In this study, the Y-Balance test was conducted by attaching an acceleration sensor to the foot that was to be reached during the Y-Balance test while playing “SoapBubble” (Figure 2). The accelerometer was secured with a belt 3 cm above the lateral malleolus of the fibula, with the sensor facing outward. “SoapBubble” is an application that has a set time during which a soap bubble forms; when the set time elapses, the bubble floats to the top of the screen, thus clearing the game. During game play, if the player moves faster than the speed set by the accelerometer, then the soap bubble on the screen breaks and the game restarts from the beginning. In this study, the set time for soap bubble formation was 60 s. Regarding the difficulty level of the task, the Y-Balance test was conducted with the accelerometer's sensor sensitivity set to 10 (0.768 g and 7.53 m/s2). The range of the sensitivity settings in the application was 1–20 (corresponding to 0.2 g and 1.96 m/s2–1.38 g and 13.5 m/s2); 20 was the most sensitive setting. The evaluator thoroughly practiced operating the equipment before the test was conducted. Because the acceleration sensor does not require calibration, the evaluator confirmed the connection between the computer and the accelerometer during each measurement before conducting the test. Under the aforementioned measurement conditions, participants first confirmed the speed at which the soap bubble burst and the speed at which it did not burst; then, they performed the Y-Balance test.
Figure 2. Scenes from the sensor game. (a) Performing the Y-balance test while playing “SoapBubble”. (b) “SoapBubble” screen.
Statistical analysis
In the main analyses of this study, to assume normality, the normality of all the variables was confirmed using the Shapiro–Wilk test, as well as visual assessment using histograms and Q-Q plots. An unpaired t-test was used to compare age, height, weight, and lower limb length of the participants, and Fisher's exact test was used to compare sex and the dominant leg. The results of the Y-Balance test were examined using a repeated measures two-way ANCOVA and a multiple comparison test using the Bonferroni method. In the ANCOVA, the presence of sensor games was analyzed as a within-subjects factor, and the difference between elementary school students and university students was analyzed as a between-subjects factor while controlling for age as a covariate. Statistical analyses were performed using IBM SPSS Statistics version 30, and the significance level was 5%.
Results
The characteristics of the participants are listed in Table 1. The results of the repeated measures two-way ANCOVA of the presence or absence of the sensor game for each group are shown in Table 2. During the Y-Balance test of the dominant leg, tests of between-subjects effects revealed that age (as a covariate) was not statistically significant for any of the four items. Regarding the anterior direction, a main effect was observed between groups. No main effect of the presence or absence of the sensor game was observed, and no interaction was observed. Regarding the posteromedial, posterolateral, and composite scores, no main effect of the presence or absence of the sensor game was observed, and no main effect between groups was observed; additionally, no interaction was observed.

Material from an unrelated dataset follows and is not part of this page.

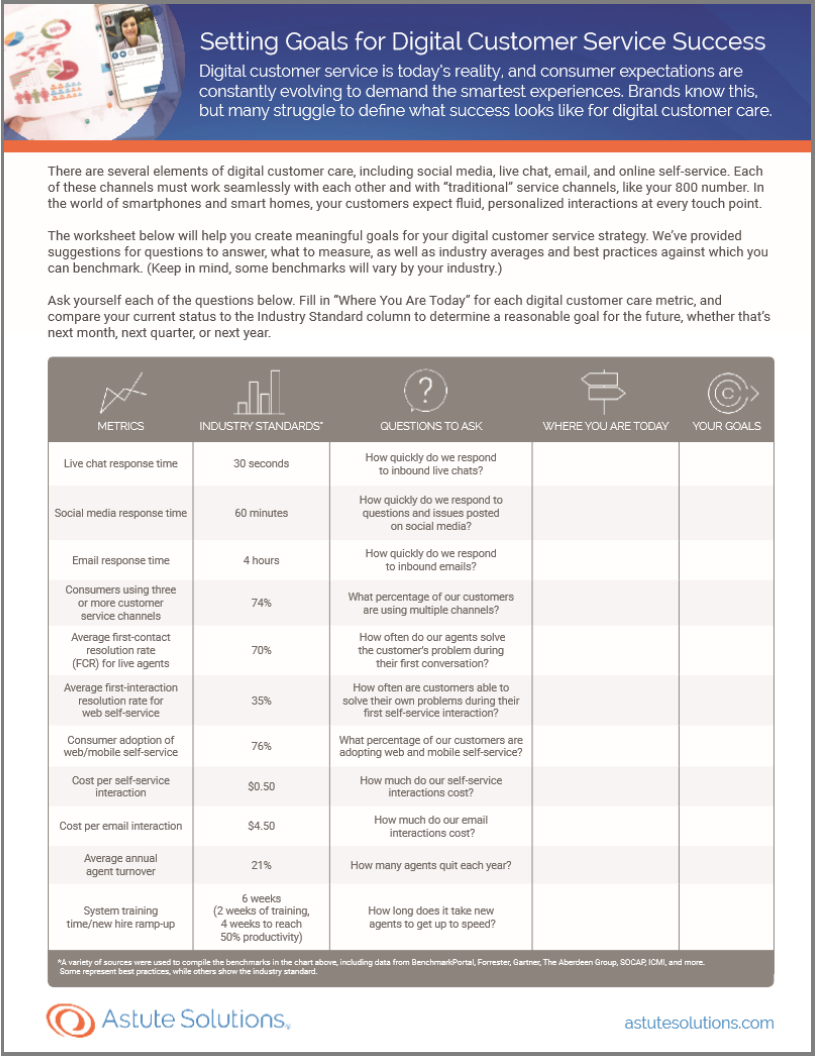 Digital customer service is here to stay, and consumer expectations are continuously shifting towards demanding smarter experiences. Use this worksheet to help you create meaningful goals for your digital customer service strategy. Digital customer service is here to stay, and consumer expectations are continuously shifting towards demanding smarter experiences. Use this worksheet to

For the Y-Balance test of the nondominant leg, age (as a covariate) was not statistically significant for any of the four items. Regarding the anterior direction, a main effect between groups was observed. No main effect of the presence or absence of the sensor game was observed, and no interaction was observed. Regarding the posteromedial, posterolateral, and composite scores, no main effect of the presence or absence of the sensor game was observed, no between-group effect was observed, and no interaction was observed.
The results of each parameter after controlling for age as a covariate are presented in Table 3. Multiple comparison tests showed no differences in any of the items of the Y-Balance test with or without the sensory game for the dominant and non-dominant legs in the university student group. In the elementary school student group, the posterolateral score of the dominant leg decreased from 140.1% to 118.6% with the use of sensor games [mean difference, 21.5; mean difference confidence interval (CI), 0.780–42.312; adjusted p = 0.042].
The anterior scores of the dominant leg of the elementary school student group were higher than those of the university student group according to the normal Y-Balance test (mean difference, 65.7; mean difference CI, 29.6–101.8; adjusted p = 0.001) and the Y-Balance test with the sensor game (mean difference, 63.5; mean difference CI, 19.4–107.6; adjusted p = 0.005). The anterior scores of the non-dominant leg of the elementary school student group were higher than those of the university student group according to the normal Y-Balance test (mean difference, 62.6; mean difference CI, 24.8–100.4; adjusted p = 0.001). The composite scores of the dominant leg of the elementary school student group was higher than those of the university student group according to the normal Y-Balance test (mean difference, 34.3; mean difference CI, 2.5–66.1, adjusted p = 0.035). However, scores of the Y-Balance test with the sensor game did not differ between groups.
Discussion
In the present study, after controlling for age as a covariate, interaction effects of the outcome measures were not observed, but main effects of several outcome measures were observed. The results of multiple comparison tests indicated that dynamic balance performance was influenced differently in the two groups depending on the use of the sensor game. Specifically, the elementary school student group had significantly reduced posterolateral score when the sensor game was used; however, the university student group did not exhibit significant differences in test scores.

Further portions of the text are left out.